4. Notify data regulators
The type of action an organisation needs to take will depend on the location of the incident. There are a wide range of statutory requirements associated to the laws that have been enacted by data regulators in different geographies. Taking steps promptly could help a business limit legal, financial and reputational ramifications. Gartner predicted that by 2025, 40 percent of boards of directors will have a dedicated cybersecurity committee overseen by a qualified board member, up from less than 10 percent today.
Business leaders must understand whether personally identifiable information is affected in a ransomware attack. Where data is breached, they will need to seek legal advice and assess whether information has been lost. If the ransomware attack involves hackers reviewing and taking unencrypted data, with systems disabled for some time, then organisations need to report the incident to both local regulators such as Singapore’s Personal Data Protection Commission and affected individuals.
5. Communicate with customers
The potential financial and legal ramifications of a ransomware attack are significant enough – but get the communication strategy with customers wrong and an organisation risks creating irreparable damage to the relationships they have with their client base.
Research suggests the extent of the confidence hit from a ransomware attack can be so significant that the culture at affected companies is never the same again.
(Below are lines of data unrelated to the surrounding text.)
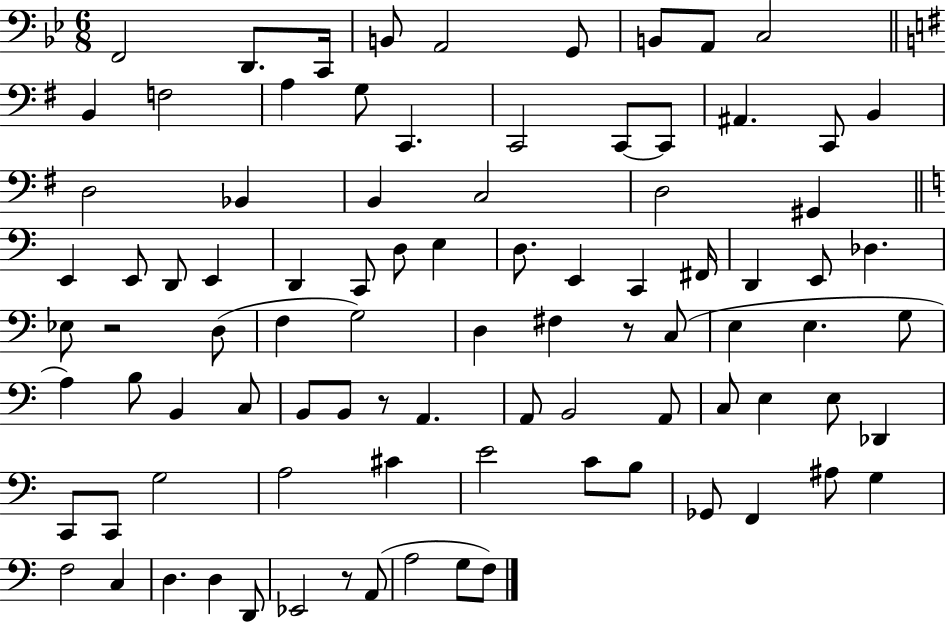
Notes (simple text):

F2/h D2/e. C2/s B2/e A2/h G2/e B2/e A2/e C3/h B2/q F3/h A3/q G3/e C2/q. C2/h C2/e C2/e A#2/q. C2/e B2/q D3/h Bb2/q B2/q C3/h D3/h G#2/q E2/q E2/e D2/e E2/q D2/q C2/e D3/e E3/q D3/e. E2/q C2/q F#2/s D2/q E2/e Db3/q. Eb3/e R/h D3/e F3/q G3/h D3/q F#3/q R/e C3/e E3/q E3/q. G3/e A3/q B3/e B2/q C3/e B2/e B2/e R/e A2/q. A2/e B2/h A2/e C3/e E3/q E3/e Db2/q C2/e C2/e G3/h A3/h C#4/q E4/h C4/e B3/e Gb2/e F2/q A#3/e G3/q F3/h C3/q D3/q. D3/q D2/e Eb2/h R/e A2/e A3/h G3/e F3/e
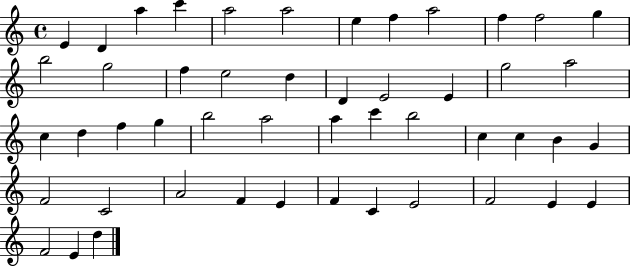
{
  \clef treble
  \time 4/4
  \defaultTimeSignature
  \key c \major
  e'4 d'4 a''4 c'''4 | a''2 a''2 | e''4 f''4 a''2 | f''4 f''2 g''4 | \break b''2 g''2 | f''4 e''2 d''4 | d'4 e'2 e'4 | g''2 a''2 | \break c''4 d''4 f''4 g''4 | b''2 a''2 | a''4 c'''4 b''2 | c''4 c''4 b'4 g'4 | \break f'2 c'2 | a'2 f'4 e'4 | f'4 c'4 e'2 | f'2 e'4 e'4 | \break f'2 e'4 d''4 | \bar "|."
}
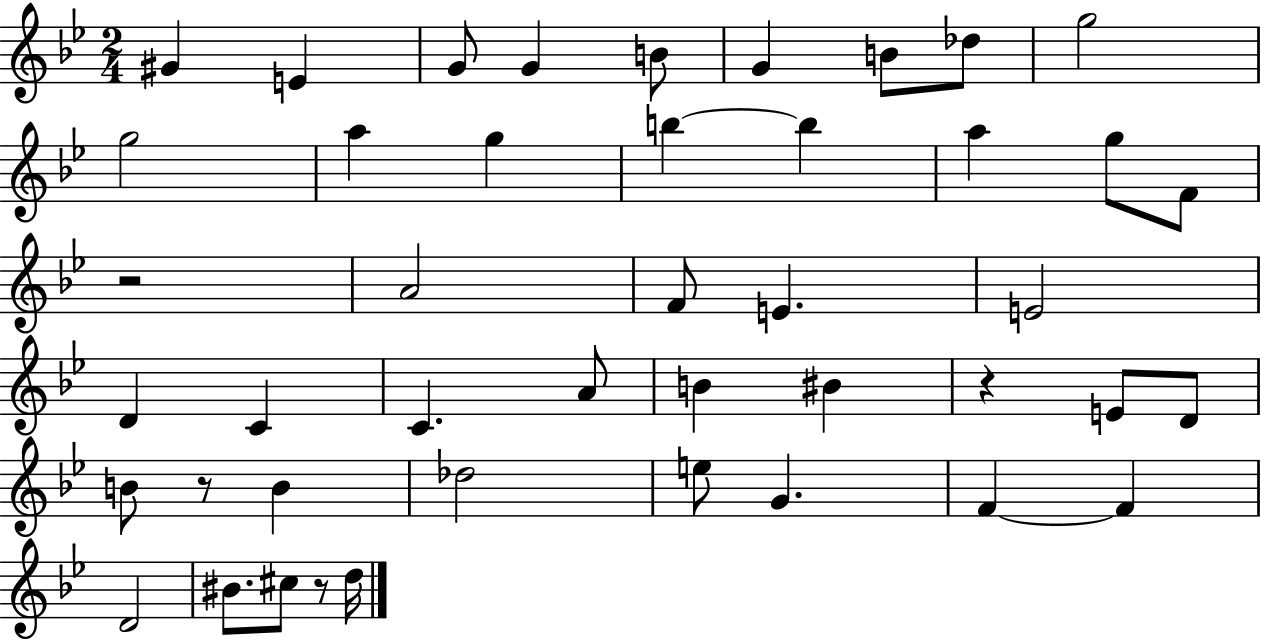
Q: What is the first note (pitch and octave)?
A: G#4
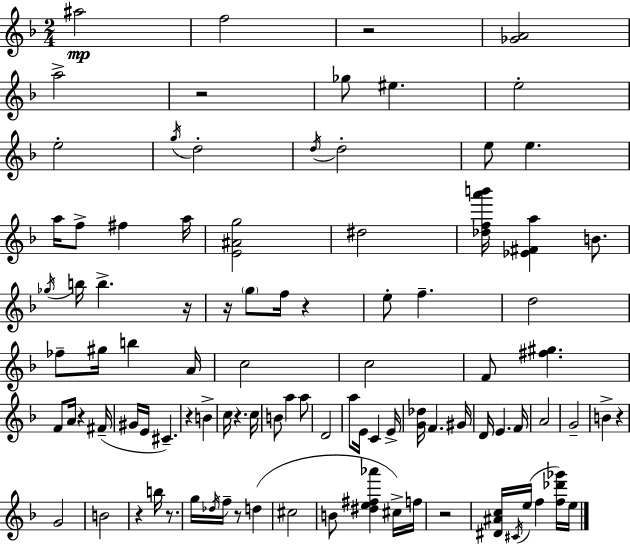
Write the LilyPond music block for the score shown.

{
  \clef treble
  \numericTimeSignature
  \time 2/4
  \key d \minor
  ais''2\mp | f''2 | r2 | <ges' a'>2 | \break a''2-> | r2 | ges''8 eis''4. | e''2-. | \break e''2-. | \acciaccatura { g''16 } d''2-. | \acciaccatura { d''16 } d''2-. | e''8 e''4. | \break a''16 f''8-> fis''4 | a''16 <e' ais' g''>2 | dis''2 | <des'' f'' a''' b'''>16 <ees' fis' a''>4 b'8. | \break \acciaccatura { ges''16 } b''16 b''4.-> | r16 r16 \parenthesize g''8 f''16 r4 | e''8-. f''4.-- | d''2 | \break fes''8-- gis''16 b''4 | a'16 c''2 | c''2 | f'8 <fis'' gis''>4. | \break f'8 a'16 r4 | fis'16--( gis'16 e'16 cis'4.--) | r4 b'4-> | c''16 r4. | \break c''16 b'8 a''4 | a''8 d'2 | a''8 e'16 c'4 | e'16-> <g' des''>16 f'4. | \break gis'16 d'16 e'4. | f'16 a'2 | g'2-- | b'4-> r4 | \break g'2 | b'2 | r4 b''16 | r8. g''16 \acciaccatura { des''16 } f''16-- r8 | \break d''4( cis''2 | b'8 <dis'' e'' fis'' aes'''>4 | cis''16->) f''16 r2 | <dis' ais' c''>16 \acciaccatura { cis'16 }( e''16 f''4 | \break <f'' des''' ges'''>16) e''16 \bar "|."
}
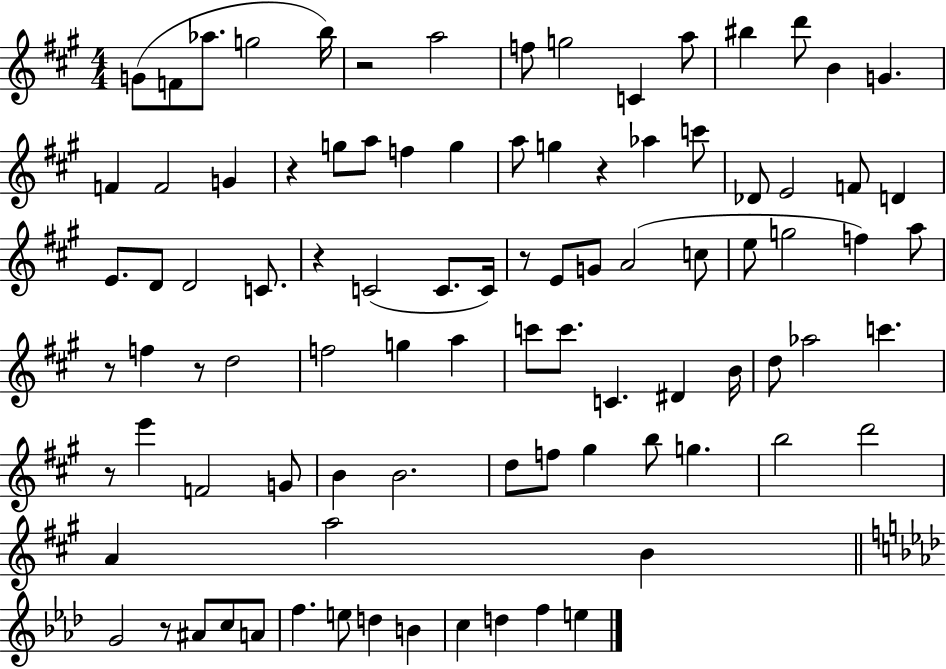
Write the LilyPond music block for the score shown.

{
  \clef treble
  \numericTimeSignature
  \time 4/4
  \key a \major
  g'8( f'8 aes''8. g''2 b''16) | r2 a''2 | f''8 g''2 c'4 a''8 | bis''4 d'''8 b'4 g'4. | \break f'4 f'2 g'4 | r4 g''8 a''8 f''4 g''4 | a''8 g''4 r4 aes''4 c'''8 | des'8 e'2 f'8 d'4 | \break e'8. d'8 d'2 c'8. | r4 c'2( c'8. c'16) | r8 e'8 g'8 a'2( c''8 | e''8 g''2 f''4) a''8 | \break r8 f''4 r8 d''2 | f''2 g''4 a''4 | c'''8 c'''8. c'4. dis'4 b'16 | d''8 aes''2 c'''4. | \break r8 e'''4 f'2 g'8 | b'4 b'2. | d''8 f''8 gis''4 b''8 g''4. | b''2 d'''2 | \break a'4 a''2 b'4 | \bar "||" \break \key aes \major g'2 r8 ais'8 c''8 a'8 | f''4. e''8 d''4 b'4 | c''4 d''4 f''4 e''4 | \bar "|."
}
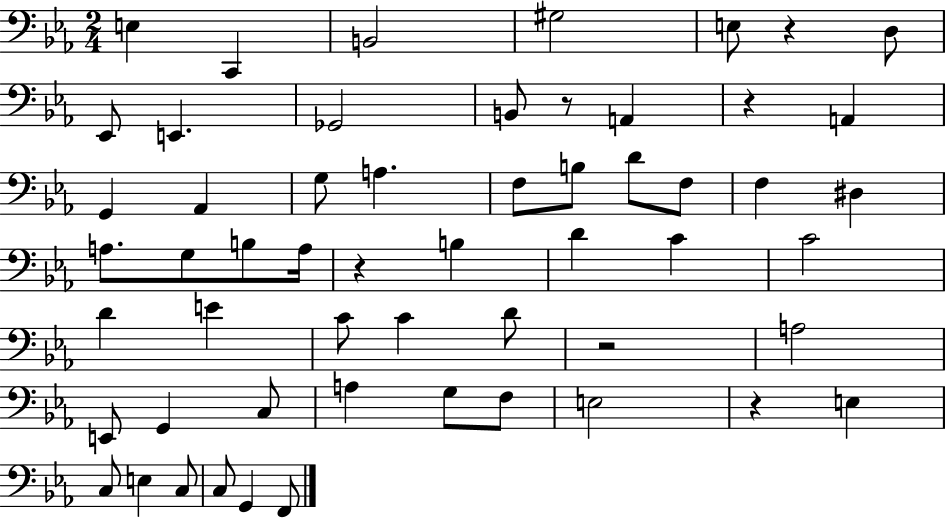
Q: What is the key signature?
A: EES major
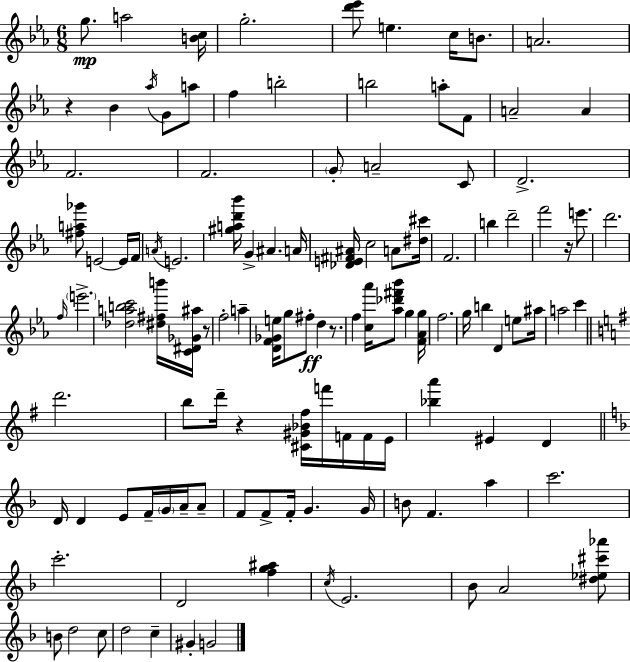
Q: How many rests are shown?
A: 5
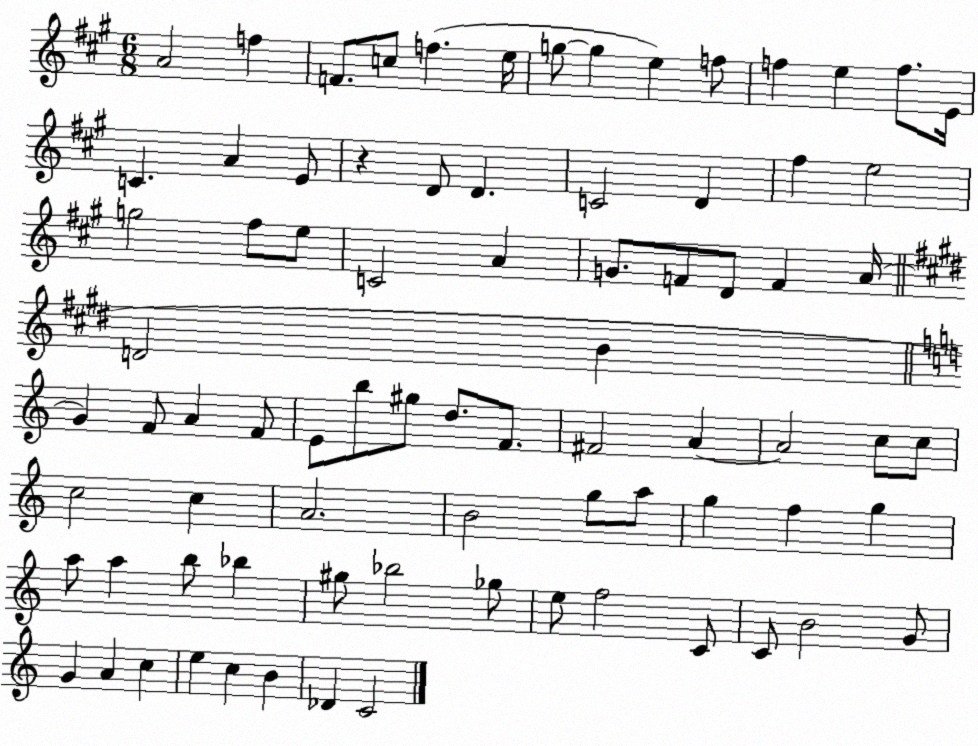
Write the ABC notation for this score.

X:1
T:Untitled
M:6/8
L:1/4
K:A
A2 f F/2 c/2 f e/4 g/2 g e f/2 f e f/2 E/4 C A E/2 z D/2 D C2 D ^f e2 g2 ^f/2 e/2 C2 A G/2 F/2 D/2 F A/4 D2 B G F/2 A F/2 E/2 b/2 ^g/2 d/2 F/2 ^F2 A A2 c/2 c/2 c2 c A2 B2 g/2 a/2 g f g a/2 a b/2 _b ^g/2 _b2 _g/2 e/2 f2 C/2 C/2 B2 G/2 G A c e c B _D C2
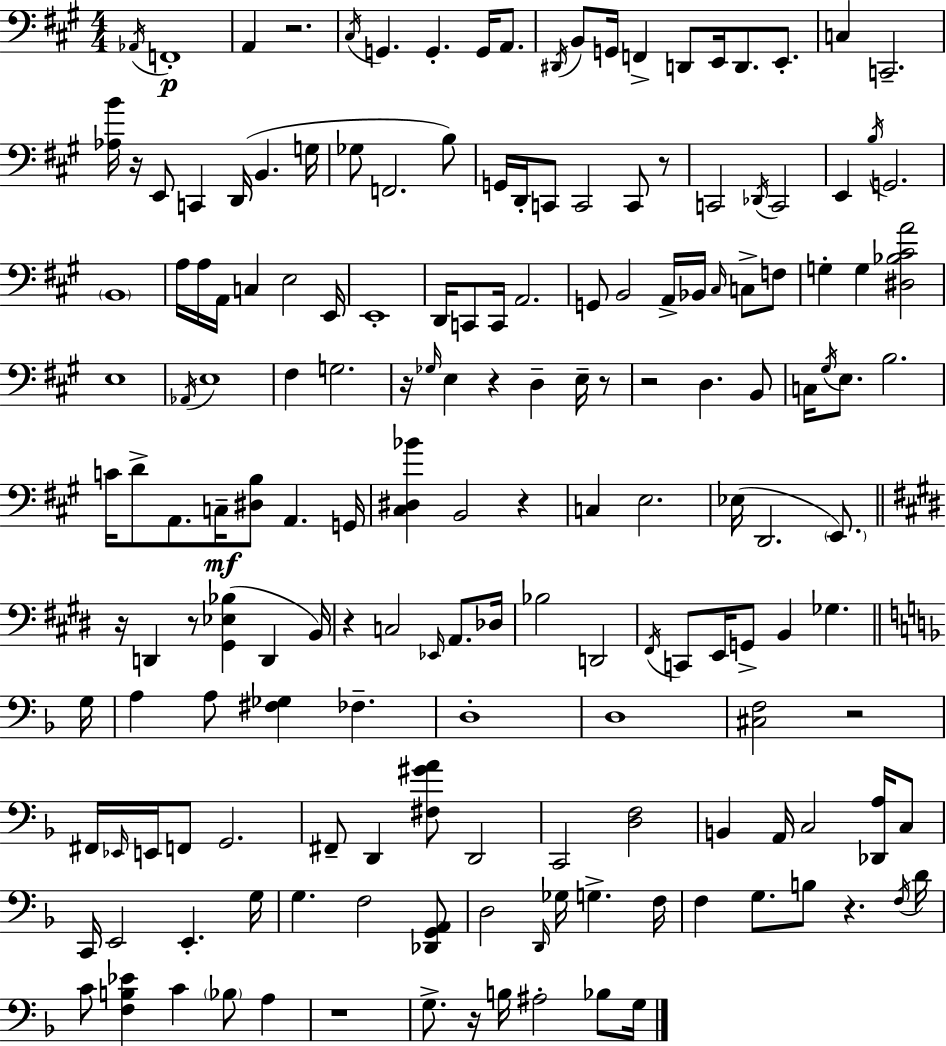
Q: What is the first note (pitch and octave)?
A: Ab2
Yet even organisations impacted by ransomware can keep customers onside, so long as they handle the incident transparently, competently and efficiently.
A successful ransomware attack could close some of an organisation’s key communication channels, such as e-mail and internet-based VoIP networks. Finding ways to keep customers informed, such as manning customer service lines via mobile devices, will help mitigate some of their concerns. Social media tools, meanwhile, can be used to push regular updates.
Being open and honest is the best approach. The companies that communicate most effectively during a ransomware attack are those that have already contemplated, planned, and identified contingency measures for these types of scenarios.
A successful ransomware attack will create havoc in terms of an organisation’s relationships with its stakeholders and customers. However, while the damage can be severe, it doesn’t have to be unrecoverable. By taking the right steps quickly, organisations can be up and running sooner than you might have thought possible.